Task statement ▸
Rewrite the lines in the records below, starting at the line containing "In what order should" and ending at the line containing "1. the high-rise", with "flowering" replaced by "blossoming" and everything else left unchanged.

[Data entries]
^^^^^^^^^^^^^^^^

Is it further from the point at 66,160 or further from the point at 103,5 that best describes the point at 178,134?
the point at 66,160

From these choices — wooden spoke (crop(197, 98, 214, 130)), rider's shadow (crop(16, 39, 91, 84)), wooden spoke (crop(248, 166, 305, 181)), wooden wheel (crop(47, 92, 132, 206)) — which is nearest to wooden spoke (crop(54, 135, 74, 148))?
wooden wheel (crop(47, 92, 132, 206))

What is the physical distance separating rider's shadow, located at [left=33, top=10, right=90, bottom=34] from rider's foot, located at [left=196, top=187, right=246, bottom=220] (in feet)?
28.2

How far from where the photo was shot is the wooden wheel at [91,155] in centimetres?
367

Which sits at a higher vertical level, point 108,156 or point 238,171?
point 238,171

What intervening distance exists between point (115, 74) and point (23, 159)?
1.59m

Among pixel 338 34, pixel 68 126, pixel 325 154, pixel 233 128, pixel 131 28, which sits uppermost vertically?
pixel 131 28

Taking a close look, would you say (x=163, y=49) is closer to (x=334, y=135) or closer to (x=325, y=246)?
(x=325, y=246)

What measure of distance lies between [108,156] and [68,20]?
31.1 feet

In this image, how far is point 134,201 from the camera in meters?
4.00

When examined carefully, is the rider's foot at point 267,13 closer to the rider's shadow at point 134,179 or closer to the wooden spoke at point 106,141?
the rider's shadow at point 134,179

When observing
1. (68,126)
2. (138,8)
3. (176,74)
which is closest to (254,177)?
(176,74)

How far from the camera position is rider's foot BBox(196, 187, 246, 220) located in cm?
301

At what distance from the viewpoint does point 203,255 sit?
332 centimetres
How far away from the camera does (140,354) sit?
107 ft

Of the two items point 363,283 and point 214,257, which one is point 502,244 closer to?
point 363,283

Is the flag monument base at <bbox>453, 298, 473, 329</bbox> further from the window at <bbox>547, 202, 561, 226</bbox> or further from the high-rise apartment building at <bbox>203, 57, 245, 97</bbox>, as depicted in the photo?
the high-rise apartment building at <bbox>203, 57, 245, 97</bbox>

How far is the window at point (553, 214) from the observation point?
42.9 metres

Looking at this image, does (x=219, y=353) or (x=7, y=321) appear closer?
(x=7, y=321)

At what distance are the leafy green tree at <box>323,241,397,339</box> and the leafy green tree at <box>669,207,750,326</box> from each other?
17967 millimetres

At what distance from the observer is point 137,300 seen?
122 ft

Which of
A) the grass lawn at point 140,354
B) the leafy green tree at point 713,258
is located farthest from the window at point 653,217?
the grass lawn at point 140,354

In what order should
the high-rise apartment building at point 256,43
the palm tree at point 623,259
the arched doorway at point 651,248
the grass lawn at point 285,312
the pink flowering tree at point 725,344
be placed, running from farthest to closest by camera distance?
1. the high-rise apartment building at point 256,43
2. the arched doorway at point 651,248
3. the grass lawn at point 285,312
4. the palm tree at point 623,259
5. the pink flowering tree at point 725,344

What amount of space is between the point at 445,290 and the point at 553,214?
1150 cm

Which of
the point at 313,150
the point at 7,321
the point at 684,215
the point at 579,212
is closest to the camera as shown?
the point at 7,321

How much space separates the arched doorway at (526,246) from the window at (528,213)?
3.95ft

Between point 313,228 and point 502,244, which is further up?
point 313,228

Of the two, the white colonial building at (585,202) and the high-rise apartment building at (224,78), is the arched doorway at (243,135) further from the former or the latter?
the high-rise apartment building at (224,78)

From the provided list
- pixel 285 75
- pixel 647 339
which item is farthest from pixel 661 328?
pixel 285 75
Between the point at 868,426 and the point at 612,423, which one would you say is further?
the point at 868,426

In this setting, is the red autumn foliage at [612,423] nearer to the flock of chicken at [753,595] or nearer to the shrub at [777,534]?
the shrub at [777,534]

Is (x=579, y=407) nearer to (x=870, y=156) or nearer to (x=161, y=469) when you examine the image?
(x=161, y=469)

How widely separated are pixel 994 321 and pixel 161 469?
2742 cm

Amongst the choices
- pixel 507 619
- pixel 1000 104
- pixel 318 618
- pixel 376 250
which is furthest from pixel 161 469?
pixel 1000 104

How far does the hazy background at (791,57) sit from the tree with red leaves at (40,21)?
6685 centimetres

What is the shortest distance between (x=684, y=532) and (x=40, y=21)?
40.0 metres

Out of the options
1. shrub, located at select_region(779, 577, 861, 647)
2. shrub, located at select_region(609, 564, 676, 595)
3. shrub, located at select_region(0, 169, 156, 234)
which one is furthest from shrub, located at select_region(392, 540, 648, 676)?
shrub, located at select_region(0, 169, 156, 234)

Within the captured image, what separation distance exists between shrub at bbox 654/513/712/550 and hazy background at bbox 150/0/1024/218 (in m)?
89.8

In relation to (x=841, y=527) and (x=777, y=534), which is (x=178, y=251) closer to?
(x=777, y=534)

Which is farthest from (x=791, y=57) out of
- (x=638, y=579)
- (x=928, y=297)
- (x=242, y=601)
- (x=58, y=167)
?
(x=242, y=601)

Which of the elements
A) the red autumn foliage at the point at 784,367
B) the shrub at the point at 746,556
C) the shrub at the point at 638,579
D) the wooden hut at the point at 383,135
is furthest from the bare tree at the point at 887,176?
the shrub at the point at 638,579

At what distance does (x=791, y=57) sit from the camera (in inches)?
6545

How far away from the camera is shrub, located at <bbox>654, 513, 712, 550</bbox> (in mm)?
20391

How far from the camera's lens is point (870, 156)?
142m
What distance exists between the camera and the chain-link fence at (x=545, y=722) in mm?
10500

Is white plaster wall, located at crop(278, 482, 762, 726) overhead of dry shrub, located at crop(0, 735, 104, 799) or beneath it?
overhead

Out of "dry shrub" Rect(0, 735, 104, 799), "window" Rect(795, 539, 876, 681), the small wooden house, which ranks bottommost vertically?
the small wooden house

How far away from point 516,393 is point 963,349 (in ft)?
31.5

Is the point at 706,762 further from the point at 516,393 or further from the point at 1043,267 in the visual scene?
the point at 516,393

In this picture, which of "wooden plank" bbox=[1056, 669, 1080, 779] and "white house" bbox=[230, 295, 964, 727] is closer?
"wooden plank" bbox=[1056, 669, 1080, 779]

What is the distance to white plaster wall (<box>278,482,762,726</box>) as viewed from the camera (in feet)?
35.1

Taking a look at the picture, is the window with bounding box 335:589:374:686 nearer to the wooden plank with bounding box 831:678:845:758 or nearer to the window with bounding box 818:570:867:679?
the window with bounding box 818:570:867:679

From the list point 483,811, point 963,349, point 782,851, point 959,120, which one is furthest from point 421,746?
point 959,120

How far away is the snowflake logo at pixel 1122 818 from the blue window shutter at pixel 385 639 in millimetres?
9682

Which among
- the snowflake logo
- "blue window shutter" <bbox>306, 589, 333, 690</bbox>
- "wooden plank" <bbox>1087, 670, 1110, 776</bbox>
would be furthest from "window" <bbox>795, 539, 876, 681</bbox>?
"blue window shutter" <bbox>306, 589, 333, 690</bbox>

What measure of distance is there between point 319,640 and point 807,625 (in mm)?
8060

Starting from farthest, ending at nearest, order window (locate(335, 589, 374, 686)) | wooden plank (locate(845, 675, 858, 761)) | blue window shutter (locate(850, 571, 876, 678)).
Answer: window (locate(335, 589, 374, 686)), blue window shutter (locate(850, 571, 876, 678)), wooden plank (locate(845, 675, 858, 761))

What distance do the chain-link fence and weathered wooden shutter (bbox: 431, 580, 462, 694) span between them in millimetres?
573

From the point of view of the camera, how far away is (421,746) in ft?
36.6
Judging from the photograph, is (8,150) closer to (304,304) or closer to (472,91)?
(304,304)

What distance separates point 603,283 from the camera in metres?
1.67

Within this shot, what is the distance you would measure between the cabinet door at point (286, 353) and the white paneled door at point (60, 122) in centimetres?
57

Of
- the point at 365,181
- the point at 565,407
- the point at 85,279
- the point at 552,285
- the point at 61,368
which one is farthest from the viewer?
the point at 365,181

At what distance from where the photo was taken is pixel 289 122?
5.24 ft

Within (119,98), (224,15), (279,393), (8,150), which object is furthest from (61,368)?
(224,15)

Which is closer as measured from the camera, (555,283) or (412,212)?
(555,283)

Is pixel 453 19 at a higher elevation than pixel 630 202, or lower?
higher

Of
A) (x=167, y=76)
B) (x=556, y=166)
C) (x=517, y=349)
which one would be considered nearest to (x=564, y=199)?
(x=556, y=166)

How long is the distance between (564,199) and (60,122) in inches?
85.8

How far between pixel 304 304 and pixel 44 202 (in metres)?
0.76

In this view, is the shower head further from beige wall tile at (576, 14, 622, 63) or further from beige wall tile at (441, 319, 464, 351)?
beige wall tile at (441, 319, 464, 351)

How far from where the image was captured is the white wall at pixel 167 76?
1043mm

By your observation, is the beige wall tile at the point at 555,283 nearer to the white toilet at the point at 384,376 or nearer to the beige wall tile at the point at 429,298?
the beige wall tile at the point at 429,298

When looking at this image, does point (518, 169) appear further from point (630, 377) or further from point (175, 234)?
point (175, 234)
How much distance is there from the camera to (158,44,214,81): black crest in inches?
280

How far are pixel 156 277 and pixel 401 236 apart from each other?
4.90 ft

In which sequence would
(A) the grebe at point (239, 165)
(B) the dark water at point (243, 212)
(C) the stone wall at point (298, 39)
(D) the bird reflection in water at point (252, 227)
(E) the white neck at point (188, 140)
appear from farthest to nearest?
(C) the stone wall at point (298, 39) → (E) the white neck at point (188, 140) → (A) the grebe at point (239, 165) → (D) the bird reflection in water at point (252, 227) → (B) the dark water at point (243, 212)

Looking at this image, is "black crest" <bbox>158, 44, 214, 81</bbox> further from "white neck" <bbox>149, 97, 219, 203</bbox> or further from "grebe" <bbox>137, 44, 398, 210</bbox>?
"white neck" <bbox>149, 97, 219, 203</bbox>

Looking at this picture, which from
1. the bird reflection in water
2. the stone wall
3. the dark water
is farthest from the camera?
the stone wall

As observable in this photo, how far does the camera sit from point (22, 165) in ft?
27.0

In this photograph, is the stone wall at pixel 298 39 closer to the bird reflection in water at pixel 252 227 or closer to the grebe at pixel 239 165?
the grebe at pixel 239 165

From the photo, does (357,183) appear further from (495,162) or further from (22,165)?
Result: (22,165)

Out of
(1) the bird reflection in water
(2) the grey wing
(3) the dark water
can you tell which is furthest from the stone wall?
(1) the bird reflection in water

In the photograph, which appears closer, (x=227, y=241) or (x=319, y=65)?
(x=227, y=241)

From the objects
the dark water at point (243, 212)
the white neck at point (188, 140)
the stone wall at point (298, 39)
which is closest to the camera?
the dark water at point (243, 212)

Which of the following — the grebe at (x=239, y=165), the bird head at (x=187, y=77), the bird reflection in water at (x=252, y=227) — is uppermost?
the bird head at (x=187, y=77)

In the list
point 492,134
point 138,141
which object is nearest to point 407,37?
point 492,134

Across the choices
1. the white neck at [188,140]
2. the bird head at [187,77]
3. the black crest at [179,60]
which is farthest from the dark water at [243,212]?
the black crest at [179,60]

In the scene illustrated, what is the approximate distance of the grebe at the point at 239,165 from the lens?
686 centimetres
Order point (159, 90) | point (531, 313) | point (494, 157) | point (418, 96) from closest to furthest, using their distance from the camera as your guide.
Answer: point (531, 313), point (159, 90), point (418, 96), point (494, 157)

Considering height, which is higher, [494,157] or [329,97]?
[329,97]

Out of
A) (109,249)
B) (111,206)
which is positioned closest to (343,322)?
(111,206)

^^^^^^^^^^^^^^^^

Solution for this problem ▸
In what order should
the high-rise apartment building at point 256,43
the palm tree at point 623,259
the arched doorway at point 651,248
the grass lawn at point 285,312
the pink blossoming tree at point 725,344
be placed, running from farthest to closest by camera distance?
1. the high-rise apartment building at point 256,43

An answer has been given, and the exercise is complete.